Leser, die schon andere Folgen aus der Serie kennen, werden mit einigen der Charaktere bereits vertraut sein. In den besseren Scheibenwelt-Romanen hat sich Pratchett immer ein bestimmtes Thema gesetzt, etwa indem er eine Institution wie die "Wache" ins Zentrum gerückt und dargestellt hat, wie sie mit einer charmanten Mischung aus Zynismus und Pragmatismus in der Scheibenwelt für Ruhe und Ordnung sorgt. In "Die volle Wahrheit" geht es nun um die Erfindung der Druckerpresse, und die Turbulenzen, die sich daraus für das soziale Leben in dem noch recht bodenständigen und traditionalistischen Fantasieuniversum ergeben.

Der Held des Romans ist William de Worde, Sohn einer mächtigen Patrizierfamilie, mit der er sich allerdings zerstritten hat. Bisher hat er nur in Einzelfertigung für ausgewählte Abonnenten über Neuigkeiten aus der Stadt berichtet. Er verfolgt die Mission, "die Wahrheit" in die Welt hinauszutragen. In der Erfindung der Presse erkennt er die Chance, eine Zeitung mit größerer Auflage zu machen. De Worde verbündet sich mit dem Erfinder und Zwergen-Entrepreneur "Gutenhügel", und die Ankh-Morpork Times ist geboren. Sie erscheint mit dem treuherzigen Untertitel "Die Wahrheit macht dich frei".

Allerdings lernt de Worde bald, dass der Nachrichtenmarkt seine eigenen Gesetze entwickelt. Zu seinem Entsetzen muss er feststellen, dass die populärsten Meldungen nicht seine sorgfältig recherchierten politischen Artikel sind, sondern eher Berichte über seltsam geformte Gemüse. Außerdem schläft die Konkurrenz nicht: schon bald macht ein Boulevardblatt, das es mit er Wahrheit weniger genau nimmt, der Ankh-Morpork Times die Leser abspenstig. "Eine Lüge kann um die ganze Welt laufen, bevor die Wahrheit ihre Stiefel angezogen hat", lautet einer der Running Gags des Buches. Die Exklusivbilder zu den Stories der Times liefert Otto Chriek, ein abstinenter Vampir, der mit deutschem Akzent spricht. Sein Beruf ist für ihn nicht ohne Risiken, denn sein lichtscheues Nervensystem kollabiert jedes Mal, wenn er für eine Aufnahme blitzen muss.

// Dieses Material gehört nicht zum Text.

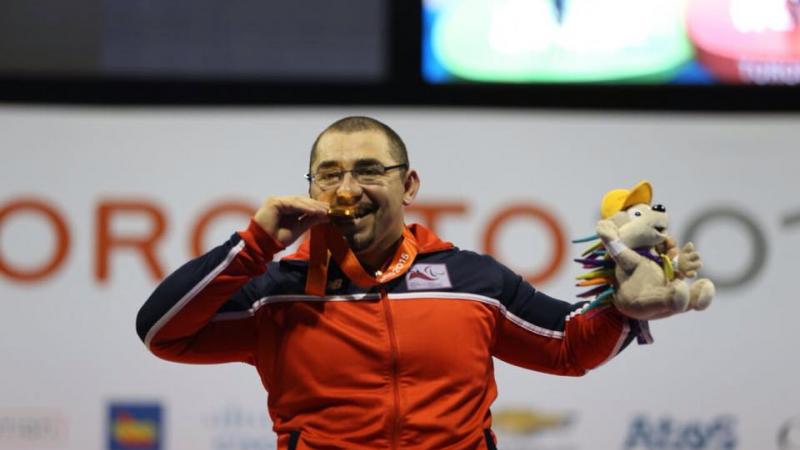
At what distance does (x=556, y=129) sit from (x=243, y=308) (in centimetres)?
236

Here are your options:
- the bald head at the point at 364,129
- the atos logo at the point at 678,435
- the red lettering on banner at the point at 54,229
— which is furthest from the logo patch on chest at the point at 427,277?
the red lettering on banner at the point at 54,229

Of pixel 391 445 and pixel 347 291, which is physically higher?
pixel 347 291

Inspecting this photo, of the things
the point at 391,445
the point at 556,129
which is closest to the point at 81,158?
the point at 556,129

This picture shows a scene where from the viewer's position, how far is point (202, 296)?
2.34 metres

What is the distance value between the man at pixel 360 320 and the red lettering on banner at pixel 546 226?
6.32 ft

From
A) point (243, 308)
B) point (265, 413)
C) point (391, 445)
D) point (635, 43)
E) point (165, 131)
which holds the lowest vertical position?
point (265, 413)

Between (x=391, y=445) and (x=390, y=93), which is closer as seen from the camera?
(x=391, y=445)

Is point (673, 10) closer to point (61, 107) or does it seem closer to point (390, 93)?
point (390, 93)

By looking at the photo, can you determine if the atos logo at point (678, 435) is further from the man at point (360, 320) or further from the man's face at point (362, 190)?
the man's face at point (362, 190)

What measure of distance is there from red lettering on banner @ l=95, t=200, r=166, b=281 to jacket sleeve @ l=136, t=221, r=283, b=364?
2.09 metres

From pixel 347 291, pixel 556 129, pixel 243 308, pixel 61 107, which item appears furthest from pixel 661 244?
pixel 61 107

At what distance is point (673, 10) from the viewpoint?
4574 mm

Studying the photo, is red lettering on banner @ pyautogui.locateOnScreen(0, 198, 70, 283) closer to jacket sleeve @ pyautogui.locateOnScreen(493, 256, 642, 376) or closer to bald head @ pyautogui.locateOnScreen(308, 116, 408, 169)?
bald head @ pyautogui.locateOnScreen(308, 116, 408, 169)

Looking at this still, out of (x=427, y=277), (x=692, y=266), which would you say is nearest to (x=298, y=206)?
(x=427, y=277)
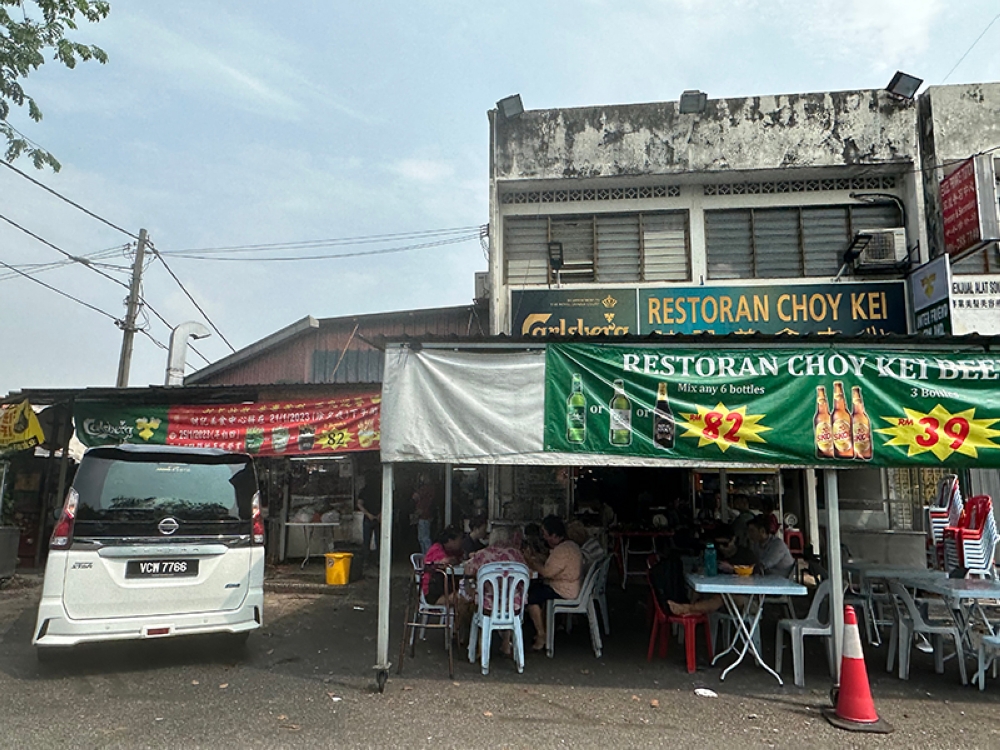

Dass die Pressefreiheit auch eine politische Dimension hat, erfährt de Worde, als er eine Verschwörung gegen den Herrscher Lord Vetinari aufdecken muss. Die Autoritäten müssen sich erst daran gewöhnen, dass ihnen jemand auf die Finger sieht. "Hör endlich auf, alles aufzuschreiben, was wir sagen", brüllt ihn der Vertreter der Anwaltsgilde an. Und auch Kommandeur Mumm von der Wache ist skeptisch, dass plötzlich jemand viele Fragen stellt. Rumlaufen und Dinge über die Leute aufschreiben, das kann nur zu Problemen führen, weiß er mit dem sicheren Instinkt des Ordnungshüters. Allerdings lernt er schnell die Lektion, dass Information gegen Publicity ein Tausch ist, bei dem ein Cop auch gewinnen kann.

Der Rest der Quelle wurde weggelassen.